BLBG: Japan Stocks Decline on Earnings Outlook; Citizen, Canon Slump
By Masaki Kondo and Patrick Rial
Nov. 11 (Bloomberg) -- Japanese stocks dropped on concern slumping demand and the stronger local currency will force companies to lower earnings forecasts.
Citizen Holdings Co., the world's biggest maker of mechanical watches by volume, sank 9.5 percent after cutting its profit target by a third. Canon Inc., which last month predicted its first profit drop in nine years, retreated 8.4 percent. JTEKT Corp., an electronic-equipment maker part owned by Toyota Motor Corp., lost 10 percent after orders for machine tools plunged the most in more than six years.
``We've got the financial crisis on the one hand, but now focus has shifted to the economy,'' said Hiroyasu Ito, a Tokyo- based fund manager at Dai-ichi Mutual Life Insurance Co., which holds $296 billion in assets. ``The speed and violence at which the economy has deteriorated is the reason there's no sense of calm in the stock market.''
The Nikkei 225 Stock Average declined 272.13, or 3 percent, to close at 8,809.30 in Tokyo. The broader Topix index fell 27.29, or 3 percent, to 889.36, with all but one of its 33 industry groups falling. The value of shares traded on the Tokyo exchange was the lowest since Sept. 1.

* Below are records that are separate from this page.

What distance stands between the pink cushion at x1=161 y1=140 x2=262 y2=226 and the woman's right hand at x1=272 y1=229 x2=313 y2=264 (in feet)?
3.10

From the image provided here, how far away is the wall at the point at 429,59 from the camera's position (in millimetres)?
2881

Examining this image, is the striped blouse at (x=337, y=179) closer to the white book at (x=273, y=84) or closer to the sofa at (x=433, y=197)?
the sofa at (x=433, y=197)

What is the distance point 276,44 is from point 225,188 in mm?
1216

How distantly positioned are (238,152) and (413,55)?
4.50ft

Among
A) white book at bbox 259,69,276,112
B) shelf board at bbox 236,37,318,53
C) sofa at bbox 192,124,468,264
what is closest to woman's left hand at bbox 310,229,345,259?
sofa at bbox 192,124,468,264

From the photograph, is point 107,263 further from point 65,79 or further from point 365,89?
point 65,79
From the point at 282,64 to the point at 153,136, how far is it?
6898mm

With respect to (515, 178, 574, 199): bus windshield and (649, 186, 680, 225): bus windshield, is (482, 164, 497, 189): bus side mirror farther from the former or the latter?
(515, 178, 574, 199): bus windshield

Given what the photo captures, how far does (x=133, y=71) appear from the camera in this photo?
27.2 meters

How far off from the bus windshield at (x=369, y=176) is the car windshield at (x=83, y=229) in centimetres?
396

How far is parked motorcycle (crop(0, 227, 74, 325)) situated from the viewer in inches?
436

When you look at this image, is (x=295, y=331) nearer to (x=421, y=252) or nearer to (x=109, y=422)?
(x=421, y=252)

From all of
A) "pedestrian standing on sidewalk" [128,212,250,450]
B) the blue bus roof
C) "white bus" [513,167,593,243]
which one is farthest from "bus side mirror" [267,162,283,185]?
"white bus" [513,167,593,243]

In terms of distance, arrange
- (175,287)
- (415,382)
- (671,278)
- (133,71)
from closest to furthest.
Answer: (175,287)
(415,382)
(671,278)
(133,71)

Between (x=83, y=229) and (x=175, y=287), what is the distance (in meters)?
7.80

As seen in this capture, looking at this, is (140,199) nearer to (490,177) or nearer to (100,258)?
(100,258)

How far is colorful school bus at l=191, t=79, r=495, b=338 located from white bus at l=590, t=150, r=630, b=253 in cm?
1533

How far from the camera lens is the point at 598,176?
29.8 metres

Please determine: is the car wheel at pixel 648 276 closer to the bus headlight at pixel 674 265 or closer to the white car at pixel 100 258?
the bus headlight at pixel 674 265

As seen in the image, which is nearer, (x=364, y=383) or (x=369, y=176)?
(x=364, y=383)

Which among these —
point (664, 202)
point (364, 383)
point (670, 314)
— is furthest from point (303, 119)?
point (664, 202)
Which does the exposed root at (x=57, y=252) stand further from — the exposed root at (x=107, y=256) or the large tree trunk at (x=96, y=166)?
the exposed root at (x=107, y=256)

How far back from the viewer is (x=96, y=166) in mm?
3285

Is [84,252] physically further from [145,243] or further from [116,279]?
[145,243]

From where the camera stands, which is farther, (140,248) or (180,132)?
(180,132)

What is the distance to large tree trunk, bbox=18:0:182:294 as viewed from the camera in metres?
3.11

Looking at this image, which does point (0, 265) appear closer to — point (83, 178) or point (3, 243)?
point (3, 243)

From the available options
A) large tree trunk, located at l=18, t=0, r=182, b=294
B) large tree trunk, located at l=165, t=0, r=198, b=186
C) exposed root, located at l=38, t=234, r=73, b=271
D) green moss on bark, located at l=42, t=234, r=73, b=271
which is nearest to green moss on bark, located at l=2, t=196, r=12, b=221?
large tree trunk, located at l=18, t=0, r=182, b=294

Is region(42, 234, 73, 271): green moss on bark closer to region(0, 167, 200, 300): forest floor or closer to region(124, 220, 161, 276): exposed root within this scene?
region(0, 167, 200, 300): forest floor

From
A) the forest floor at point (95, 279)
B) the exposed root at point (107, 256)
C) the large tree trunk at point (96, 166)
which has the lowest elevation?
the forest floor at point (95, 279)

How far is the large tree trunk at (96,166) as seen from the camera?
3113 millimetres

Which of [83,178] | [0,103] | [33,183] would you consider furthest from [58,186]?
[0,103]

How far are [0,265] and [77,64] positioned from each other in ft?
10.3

A slowdown in sales in the U.S. and Europe is dimming the earnings outlook for Japanese companies, prompting businesses from Toyota to Sony Corp. to slash forecasts. Of 922 companies that have reported first-half earnings through Nov. 10, more than half reduced full-year profit targets, according to a report by Shinko Research Institute Co.
Weakening demand drove down Japan's current-account surplus for a seventh month in September, the Ministry of Finance said today. The slowdown at home and abroad has spurred a 42 percent drop in the Nikkei this year.
Corporate earnings won't likely turn the corner until the second half of fiscal 2010 at the earliest, Shinichi Ichikawa, chief equity strategist at Credit Suisse Group, wrote in a report yesterday. He extended his 2008 pretax-profit decline estimate for Japanese companies to 40 percent from 30 percent.
Nikkei futures expiring in December retreated 3.7 percent to 8,780 in Osaka and slumped 3.6 percent to 8,780 in Singapore.